Exercise description » Scan the entries for lines with the word "empty" and copy those lines.

• • • • • • •

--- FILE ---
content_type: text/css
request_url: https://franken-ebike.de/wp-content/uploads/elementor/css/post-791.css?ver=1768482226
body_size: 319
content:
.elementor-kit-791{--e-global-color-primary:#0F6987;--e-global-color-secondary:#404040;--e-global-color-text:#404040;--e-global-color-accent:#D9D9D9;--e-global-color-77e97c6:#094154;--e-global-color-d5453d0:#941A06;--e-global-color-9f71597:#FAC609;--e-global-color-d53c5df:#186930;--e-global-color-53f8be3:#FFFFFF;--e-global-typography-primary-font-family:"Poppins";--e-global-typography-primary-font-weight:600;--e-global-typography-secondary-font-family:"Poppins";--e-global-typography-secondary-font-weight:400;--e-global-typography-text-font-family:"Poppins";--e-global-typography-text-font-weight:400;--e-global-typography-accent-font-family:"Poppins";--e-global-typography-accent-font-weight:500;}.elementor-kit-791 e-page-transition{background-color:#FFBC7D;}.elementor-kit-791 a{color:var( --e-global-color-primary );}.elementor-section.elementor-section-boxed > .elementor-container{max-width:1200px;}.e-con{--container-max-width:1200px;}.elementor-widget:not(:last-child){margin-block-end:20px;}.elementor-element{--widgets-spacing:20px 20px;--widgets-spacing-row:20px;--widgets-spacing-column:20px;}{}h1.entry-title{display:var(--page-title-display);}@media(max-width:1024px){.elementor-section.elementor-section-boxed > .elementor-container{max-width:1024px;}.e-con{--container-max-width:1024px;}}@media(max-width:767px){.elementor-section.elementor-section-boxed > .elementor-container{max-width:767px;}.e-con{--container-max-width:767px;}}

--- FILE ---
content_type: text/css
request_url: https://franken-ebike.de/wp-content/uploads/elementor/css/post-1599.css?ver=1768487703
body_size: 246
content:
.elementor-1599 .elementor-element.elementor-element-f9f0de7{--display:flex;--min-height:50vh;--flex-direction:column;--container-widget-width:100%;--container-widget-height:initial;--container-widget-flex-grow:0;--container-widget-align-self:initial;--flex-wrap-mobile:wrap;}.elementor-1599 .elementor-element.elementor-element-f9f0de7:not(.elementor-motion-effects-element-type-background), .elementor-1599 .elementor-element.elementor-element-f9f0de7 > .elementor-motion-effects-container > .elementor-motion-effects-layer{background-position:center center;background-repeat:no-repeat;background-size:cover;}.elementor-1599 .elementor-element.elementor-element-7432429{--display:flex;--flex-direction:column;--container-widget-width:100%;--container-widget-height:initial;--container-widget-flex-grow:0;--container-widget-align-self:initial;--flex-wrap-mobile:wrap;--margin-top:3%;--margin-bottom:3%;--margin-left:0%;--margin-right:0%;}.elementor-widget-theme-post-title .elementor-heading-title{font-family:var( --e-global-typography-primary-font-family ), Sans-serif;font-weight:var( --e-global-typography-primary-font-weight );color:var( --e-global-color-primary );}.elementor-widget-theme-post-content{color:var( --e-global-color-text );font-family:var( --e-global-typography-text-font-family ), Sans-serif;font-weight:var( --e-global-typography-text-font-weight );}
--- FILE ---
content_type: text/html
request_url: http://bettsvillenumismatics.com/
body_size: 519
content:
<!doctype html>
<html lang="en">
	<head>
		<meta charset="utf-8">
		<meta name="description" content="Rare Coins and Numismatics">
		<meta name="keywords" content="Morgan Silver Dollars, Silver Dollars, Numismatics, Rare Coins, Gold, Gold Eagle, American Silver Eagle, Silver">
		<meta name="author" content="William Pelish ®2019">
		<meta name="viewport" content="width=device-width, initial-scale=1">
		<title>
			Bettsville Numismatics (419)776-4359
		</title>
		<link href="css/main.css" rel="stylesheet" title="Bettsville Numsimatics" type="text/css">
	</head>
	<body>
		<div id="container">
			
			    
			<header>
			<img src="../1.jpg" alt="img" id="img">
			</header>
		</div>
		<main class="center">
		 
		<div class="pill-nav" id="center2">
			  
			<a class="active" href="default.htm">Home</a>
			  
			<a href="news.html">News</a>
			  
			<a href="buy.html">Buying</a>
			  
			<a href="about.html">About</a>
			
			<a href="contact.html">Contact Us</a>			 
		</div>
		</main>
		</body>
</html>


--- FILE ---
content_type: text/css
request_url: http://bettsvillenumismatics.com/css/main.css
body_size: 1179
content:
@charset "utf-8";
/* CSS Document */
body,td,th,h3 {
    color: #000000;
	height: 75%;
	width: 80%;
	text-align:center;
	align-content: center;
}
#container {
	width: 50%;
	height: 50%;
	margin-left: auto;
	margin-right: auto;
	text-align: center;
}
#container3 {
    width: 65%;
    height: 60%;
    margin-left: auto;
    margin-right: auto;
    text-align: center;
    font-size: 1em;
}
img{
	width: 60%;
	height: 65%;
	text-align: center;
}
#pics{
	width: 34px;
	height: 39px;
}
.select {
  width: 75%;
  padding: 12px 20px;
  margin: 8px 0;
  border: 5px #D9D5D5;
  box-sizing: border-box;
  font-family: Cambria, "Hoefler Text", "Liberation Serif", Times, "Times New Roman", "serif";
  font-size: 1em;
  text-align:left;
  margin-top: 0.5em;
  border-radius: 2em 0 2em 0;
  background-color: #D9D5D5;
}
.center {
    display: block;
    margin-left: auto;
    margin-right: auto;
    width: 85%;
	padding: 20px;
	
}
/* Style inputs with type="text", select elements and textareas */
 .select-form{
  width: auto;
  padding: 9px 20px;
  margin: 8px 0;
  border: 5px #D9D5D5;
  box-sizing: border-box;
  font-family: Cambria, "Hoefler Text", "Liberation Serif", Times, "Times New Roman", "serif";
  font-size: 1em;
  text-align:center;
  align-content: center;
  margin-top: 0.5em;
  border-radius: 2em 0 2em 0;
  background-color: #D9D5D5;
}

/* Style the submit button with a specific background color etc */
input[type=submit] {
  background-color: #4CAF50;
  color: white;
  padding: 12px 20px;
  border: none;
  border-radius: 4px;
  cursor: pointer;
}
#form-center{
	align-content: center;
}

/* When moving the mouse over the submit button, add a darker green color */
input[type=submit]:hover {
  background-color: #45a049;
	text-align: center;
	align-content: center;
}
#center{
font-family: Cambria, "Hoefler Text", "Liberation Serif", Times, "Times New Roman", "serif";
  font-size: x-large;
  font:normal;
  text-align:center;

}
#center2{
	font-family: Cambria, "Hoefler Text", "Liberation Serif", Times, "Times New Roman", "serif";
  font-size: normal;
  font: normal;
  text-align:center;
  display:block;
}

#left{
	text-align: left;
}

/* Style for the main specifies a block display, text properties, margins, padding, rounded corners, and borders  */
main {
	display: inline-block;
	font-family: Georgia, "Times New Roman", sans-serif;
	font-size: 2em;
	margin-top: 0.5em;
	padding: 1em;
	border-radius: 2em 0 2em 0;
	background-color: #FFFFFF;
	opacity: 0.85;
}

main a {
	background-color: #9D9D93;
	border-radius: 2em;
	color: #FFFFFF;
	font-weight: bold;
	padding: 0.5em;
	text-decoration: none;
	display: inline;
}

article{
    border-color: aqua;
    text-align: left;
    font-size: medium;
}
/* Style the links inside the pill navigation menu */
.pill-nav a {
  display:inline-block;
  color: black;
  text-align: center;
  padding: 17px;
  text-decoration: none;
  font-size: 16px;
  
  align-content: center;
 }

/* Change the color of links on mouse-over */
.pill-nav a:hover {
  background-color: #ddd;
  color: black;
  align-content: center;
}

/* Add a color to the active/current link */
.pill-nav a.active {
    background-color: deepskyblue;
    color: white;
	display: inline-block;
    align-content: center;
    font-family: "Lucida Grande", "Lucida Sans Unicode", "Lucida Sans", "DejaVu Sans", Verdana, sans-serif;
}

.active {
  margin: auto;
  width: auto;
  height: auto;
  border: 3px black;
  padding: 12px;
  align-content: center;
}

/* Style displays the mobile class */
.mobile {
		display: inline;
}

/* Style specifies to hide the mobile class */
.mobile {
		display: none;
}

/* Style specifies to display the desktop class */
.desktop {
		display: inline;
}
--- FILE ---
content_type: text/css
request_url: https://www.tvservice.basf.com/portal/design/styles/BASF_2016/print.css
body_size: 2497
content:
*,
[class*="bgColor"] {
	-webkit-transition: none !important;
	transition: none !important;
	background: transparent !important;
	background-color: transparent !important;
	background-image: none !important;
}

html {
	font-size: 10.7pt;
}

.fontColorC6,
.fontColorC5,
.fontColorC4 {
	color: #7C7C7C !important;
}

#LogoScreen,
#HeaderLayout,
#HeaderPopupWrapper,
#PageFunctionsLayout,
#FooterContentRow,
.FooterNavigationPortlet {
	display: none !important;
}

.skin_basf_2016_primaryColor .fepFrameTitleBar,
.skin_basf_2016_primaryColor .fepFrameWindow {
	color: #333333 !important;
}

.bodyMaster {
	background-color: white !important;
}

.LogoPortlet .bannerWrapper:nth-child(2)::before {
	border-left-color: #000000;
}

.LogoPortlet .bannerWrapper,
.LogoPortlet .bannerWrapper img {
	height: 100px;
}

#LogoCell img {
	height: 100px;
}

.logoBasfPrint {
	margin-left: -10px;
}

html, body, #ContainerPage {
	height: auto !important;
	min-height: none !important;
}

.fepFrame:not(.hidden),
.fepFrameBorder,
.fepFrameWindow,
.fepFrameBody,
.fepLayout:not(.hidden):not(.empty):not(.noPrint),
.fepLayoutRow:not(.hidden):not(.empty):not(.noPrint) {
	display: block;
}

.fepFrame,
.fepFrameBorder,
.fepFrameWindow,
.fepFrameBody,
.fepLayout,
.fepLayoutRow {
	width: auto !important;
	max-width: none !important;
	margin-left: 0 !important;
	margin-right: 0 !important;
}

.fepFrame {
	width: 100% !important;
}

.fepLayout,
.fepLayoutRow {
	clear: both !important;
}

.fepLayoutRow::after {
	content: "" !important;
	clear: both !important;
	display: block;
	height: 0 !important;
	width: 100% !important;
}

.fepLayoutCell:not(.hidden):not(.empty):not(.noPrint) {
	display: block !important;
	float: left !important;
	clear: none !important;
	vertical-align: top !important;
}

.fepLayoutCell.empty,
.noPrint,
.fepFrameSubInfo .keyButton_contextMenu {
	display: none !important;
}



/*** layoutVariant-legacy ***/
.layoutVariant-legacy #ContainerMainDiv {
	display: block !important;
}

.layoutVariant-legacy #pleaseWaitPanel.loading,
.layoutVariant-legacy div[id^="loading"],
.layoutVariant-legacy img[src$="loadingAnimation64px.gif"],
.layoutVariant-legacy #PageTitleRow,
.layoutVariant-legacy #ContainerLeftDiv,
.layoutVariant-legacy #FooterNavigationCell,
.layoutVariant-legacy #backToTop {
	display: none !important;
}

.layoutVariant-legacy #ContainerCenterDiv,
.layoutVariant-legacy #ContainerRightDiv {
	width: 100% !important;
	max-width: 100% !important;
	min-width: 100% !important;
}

• • • • • • •

Finished task »
.fepLayout:not(.hidden):not(.empty):not(.noPrint),
.fepLayoutRow:not(.hidden):not(.empty):not(.noPrint) {
.fepLayoutCell:not(.hidden):not(.empty):not(.noPrint) {
.fepLayoutCell.empty,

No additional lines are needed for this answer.